La prefettura chiude il centro di accoglienza di don Biancalani

Migranti. La cucina non è a norma, sigilli alla struttura di Vicofaro. Salvini esulta, il parroco: «Faremo i lavori di messa in sicurezza e ripartiremo con più forza. Stia tranquillo il ministro, noi non ci fermiamo»

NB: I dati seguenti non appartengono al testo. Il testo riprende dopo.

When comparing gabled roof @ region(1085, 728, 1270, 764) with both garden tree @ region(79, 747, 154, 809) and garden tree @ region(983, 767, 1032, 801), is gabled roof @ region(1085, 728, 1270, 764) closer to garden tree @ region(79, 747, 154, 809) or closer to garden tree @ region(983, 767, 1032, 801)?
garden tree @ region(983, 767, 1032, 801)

Il centro di accoglienza per migranti di Vicofaro (Pistoia), sotto  Massimo Biancalani

Il centro di accoglienza per migranti di Vicofaro (Pistoia), sotto Massimo Biancalani

«Ripartiremo con più forza e magari sarà l’occasione per migliorare la struttura. Stia tranquillo Salvini». Non si perde d’animo don Massimo Biancalani a cui ieri la prefettura di Pistoia ha chiuso il centro d’accoglienza per migranti che gestisce nella sua parrocchia di Vicofaro, con tanto di tweet del ministro dell’interno Salvini: «Tempi duri per il prete che ama circondarsi di migranti, ancora un po’ e la canonica scoppiava...».   «Il centro non è chiuso» spiega don Massimo «ha bisogno di lavori di adeguamento dei locali della cucina. Bisogna mettere dei solai ignifughi». Per poter riaprire avrà bisogno di centomila euro...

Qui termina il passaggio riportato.